看著曹志平离去的背影,陆桥山神情也有些凝重。
戕害同僚,在军统是大忌。
必死无疑。
一旦事情败露,即便是郑介民也保不住自己。
但李涯自从上任以来,就开始不停折腾,而且站长也对其多有袒护。
给他的压力实在太大。
长此以往,他这个情报处长迟早也坐不稳。
与其慢性死亡,不如放手一搏,爭取一线天机。
与李涯相比,就连马奎似乎都没那么討人嫌了。
陆桥山仔细一琢磨,突然发现好像还真是那么回事。
前两次自己吃瘪,还是因为自己主动针对对方。
到目前为止,马奎一直表现得与世无爭,不爭不抢。
现在更是被挤到保卫科,整天跟在站长屁股后面,整天忙前忙后听吆喝。
这两下一对比,谁的威胁更大简直一目了然。
原本他还有点惋惜,马奎没跟著戴局长一块下去。
现在看来,马奎还真少不了,否则李涯得翻天。
至於余则成,不提也罢。
这人就是个闷瓜,三棍子打不出来一个屁。
什么事都不沾,谁也不得罪。
简直是秦如海的翻版。
思索片刻,陆桥山拿起桌上的电话拨了出去。
片刻后,电话接通。
“老余,忙著呢?”
“也没什么事,这不这两天事多,我琢磨著在站长回来之前开个会,把事理理清楚,”
“哦?是吗,那行,就下午吧,”
“那个谁,你通知一声,”
“切,爱来不来,我懒得搭理他,”
“嗯,那就这么说了。

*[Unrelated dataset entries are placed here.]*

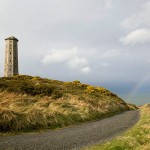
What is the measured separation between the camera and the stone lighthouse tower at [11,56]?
80.8m

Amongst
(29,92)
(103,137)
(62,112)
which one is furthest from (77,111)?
(103,137)

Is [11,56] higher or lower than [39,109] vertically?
higher

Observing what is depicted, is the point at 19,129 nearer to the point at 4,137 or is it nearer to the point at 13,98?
the point at 4,137

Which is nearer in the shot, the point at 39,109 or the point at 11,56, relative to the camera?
the point at 39,109

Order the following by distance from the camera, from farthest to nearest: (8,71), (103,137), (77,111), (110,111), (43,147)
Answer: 1. (8,71)
2. (110,111)
3. (77,111)
4. (103,137)
5. (43,147)

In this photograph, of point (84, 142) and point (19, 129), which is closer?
point (84, 142)

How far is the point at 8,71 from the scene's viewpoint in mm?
80875

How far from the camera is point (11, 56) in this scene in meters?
82.1

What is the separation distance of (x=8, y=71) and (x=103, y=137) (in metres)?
62.9

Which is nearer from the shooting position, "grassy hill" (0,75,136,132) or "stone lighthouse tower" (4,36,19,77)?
"grassy hill" (0,75,136,132)

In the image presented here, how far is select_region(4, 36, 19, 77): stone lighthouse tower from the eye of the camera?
265 feet

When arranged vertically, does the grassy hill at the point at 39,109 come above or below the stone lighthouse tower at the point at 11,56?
below

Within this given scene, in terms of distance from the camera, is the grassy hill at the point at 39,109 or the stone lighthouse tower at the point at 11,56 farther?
the stone lighthouse tower at the point at 11,56

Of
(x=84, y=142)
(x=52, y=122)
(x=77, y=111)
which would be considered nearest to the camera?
(x=84, y=142)
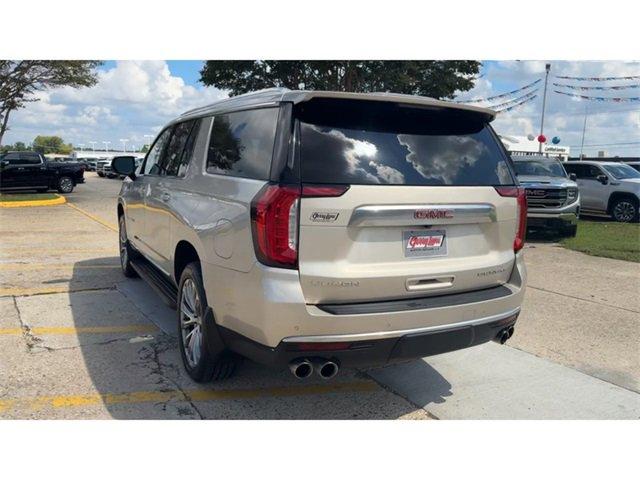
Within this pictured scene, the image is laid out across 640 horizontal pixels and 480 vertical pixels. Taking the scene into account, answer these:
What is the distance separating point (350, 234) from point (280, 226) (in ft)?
1.28

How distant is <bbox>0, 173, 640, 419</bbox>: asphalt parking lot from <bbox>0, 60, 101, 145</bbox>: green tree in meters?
17.8

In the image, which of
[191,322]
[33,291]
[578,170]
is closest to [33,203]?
[33,291]

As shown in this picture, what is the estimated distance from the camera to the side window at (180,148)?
4453 millimetres

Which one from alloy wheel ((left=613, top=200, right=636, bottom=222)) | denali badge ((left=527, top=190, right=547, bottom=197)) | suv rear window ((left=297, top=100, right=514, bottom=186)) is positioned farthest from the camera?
alloy wheel ((left=613, top=200, right=636, bottom=222))

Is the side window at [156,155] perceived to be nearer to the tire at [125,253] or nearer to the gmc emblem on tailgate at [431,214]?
the tire at [125,253]

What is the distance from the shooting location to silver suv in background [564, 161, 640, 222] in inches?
606

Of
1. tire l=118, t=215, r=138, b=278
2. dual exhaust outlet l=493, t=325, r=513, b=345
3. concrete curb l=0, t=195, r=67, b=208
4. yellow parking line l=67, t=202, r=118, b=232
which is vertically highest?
dual exhaust outlet l=493, t=325, r=513, b=345

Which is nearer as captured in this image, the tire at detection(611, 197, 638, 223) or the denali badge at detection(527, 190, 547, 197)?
the denali badge at detection(527, 190, 547, 197)

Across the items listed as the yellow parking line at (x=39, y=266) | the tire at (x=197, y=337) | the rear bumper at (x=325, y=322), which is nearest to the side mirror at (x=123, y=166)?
the yellow parking line at (x=39, y=266)

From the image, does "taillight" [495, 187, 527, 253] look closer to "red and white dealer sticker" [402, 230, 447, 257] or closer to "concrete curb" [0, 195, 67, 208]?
"red and white dealer sticker" [402, 230, 447, 257]

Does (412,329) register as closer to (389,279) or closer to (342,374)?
(389,279)

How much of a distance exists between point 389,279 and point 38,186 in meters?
23.5

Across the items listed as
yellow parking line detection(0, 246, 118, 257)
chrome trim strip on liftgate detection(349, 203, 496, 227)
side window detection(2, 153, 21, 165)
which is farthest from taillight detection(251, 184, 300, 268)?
side window detection(2, 153, 21, 165)

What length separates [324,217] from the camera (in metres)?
2.90
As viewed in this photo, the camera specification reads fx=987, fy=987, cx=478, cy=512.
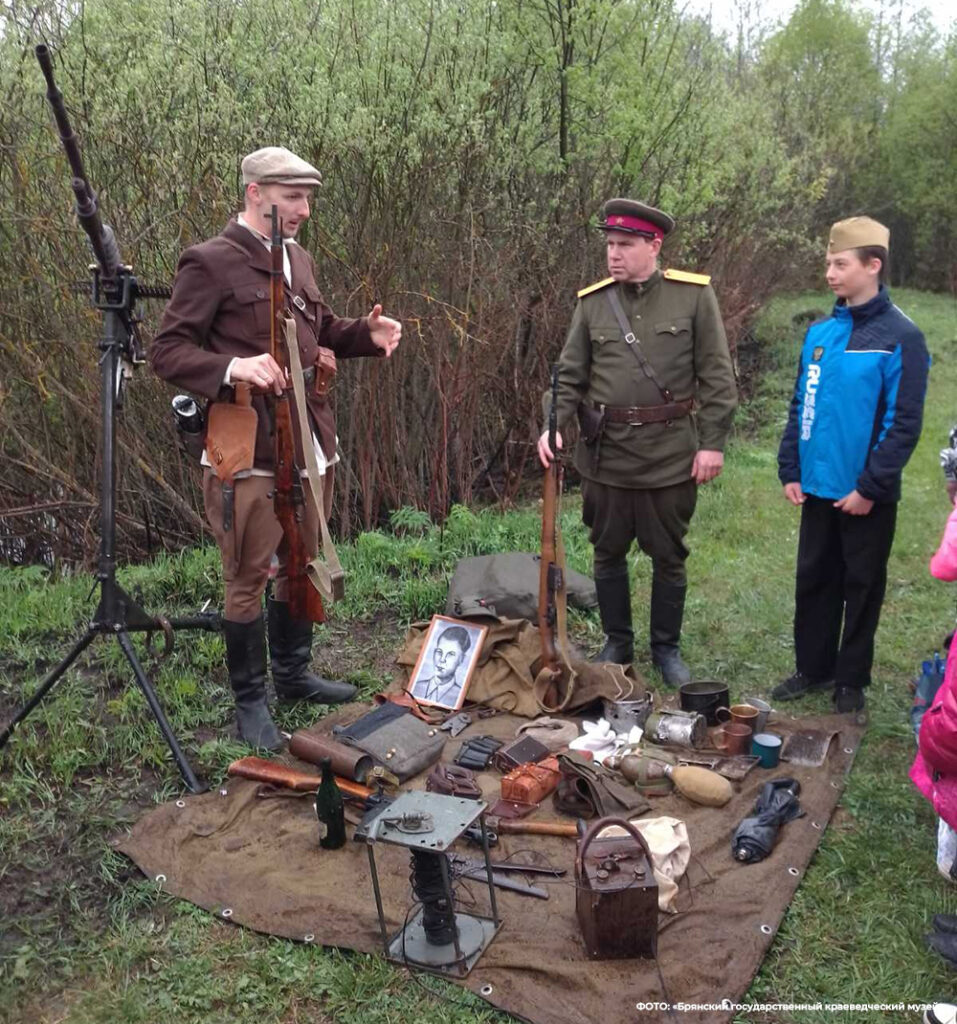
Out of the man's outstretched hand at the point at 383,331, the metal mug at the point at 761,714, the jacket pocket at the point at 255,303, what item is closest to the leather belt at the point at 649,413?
the man's outstretched hand at the point at 383,331

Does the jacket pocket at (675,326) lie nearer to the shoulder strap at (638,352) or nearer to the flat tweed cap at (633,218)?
the shoulder strap at (638,352)

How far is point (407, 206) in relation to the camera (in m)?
6.41

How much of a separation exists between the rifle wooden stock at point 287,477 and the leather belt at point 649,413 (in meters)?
1.44

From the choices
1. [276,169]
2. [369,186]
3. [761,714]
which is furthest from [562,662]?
[369,186]

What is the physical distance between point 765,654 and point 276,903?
286 cm

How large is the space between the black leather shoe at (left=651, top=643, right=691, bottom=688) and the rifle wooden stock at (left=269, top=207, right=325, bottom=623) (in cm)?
172

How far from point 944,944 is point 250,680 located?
2.66 meters

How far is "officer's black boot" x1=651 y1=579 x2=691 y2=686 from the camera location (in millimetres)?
4742

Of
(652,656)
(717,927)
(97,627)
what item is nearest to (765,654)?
(652,656)

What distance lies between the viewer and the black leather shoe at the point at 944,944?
9.30 feet

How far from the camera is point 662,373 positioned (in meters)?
4.43

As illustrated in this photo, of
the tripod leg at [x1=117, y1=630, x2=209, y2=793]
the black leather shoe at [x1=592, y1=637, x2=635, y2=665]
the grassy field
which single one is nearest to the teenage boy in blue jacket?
the grassy field

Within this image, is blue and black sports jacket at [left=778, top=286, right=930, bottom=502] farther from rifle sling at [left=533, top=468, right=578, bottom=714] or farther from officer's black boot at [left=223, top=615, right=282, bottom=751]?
officer's black boot at [left=223, top=615, right=282, bottom=751]

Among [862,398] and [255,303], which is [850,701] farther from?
[255,303]
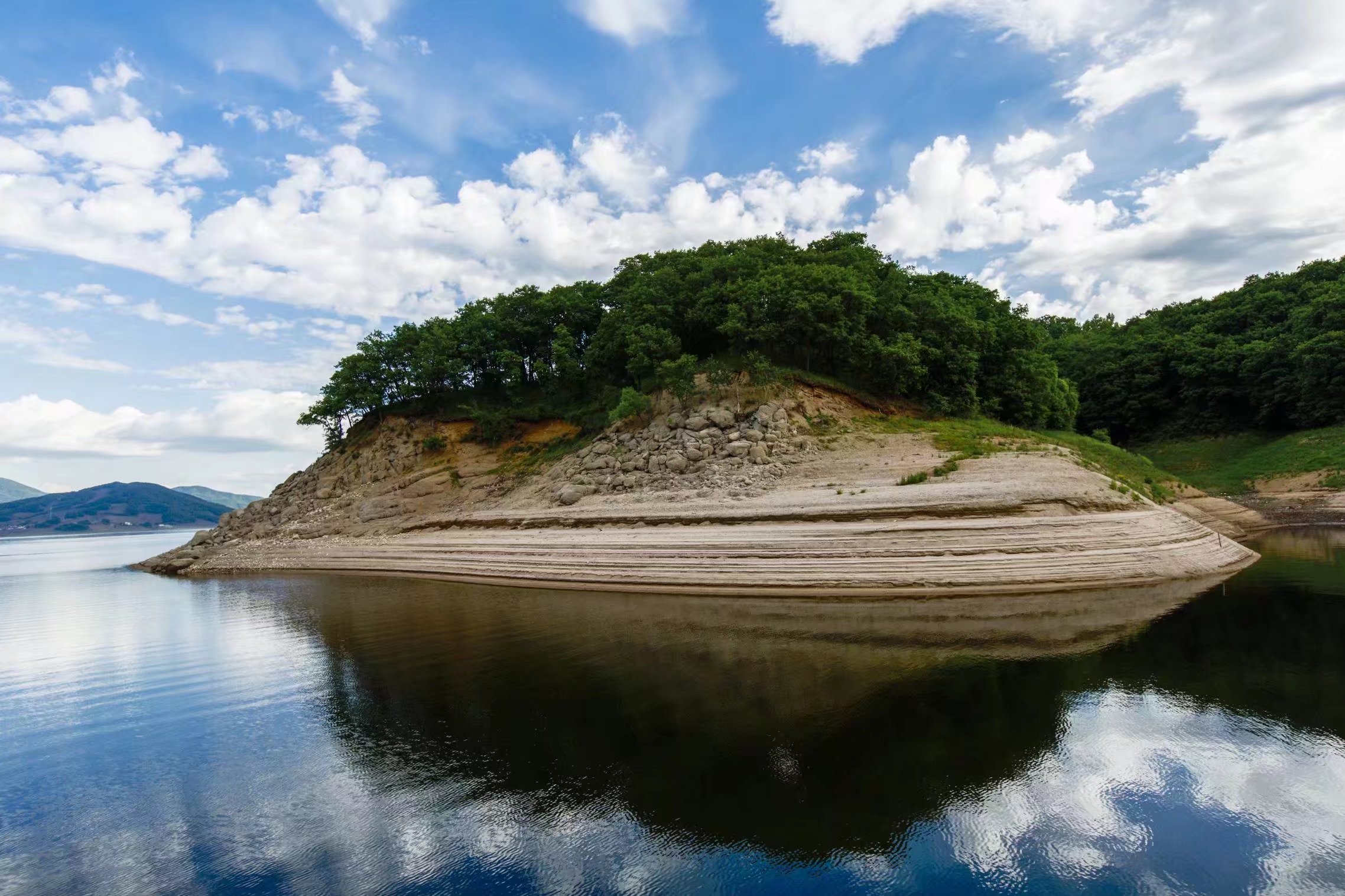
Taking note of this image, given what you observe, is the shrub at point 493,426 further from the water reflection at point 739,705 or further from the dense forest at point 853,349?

”
掛上电话,陆桥山长出一口气,神色轻鬆了不少。
自从绣春楼出事以后,李涯基本就住在了站里,很少出门。
根据他的推测,那个杜二大概率是已经没了,否则李涯也不至於这么放鬆。
现如今医院里,除了守著五金店老板的米志国那组人,行动队其他人都在站里。
现在他已经可以肯定,李涯这是给自己唱了一出空城计。
自己心急之下,不但中计,还险些被反將一军。
“狗东西————”
陆桥山目露冷色,咬牙切齿地低声念叨。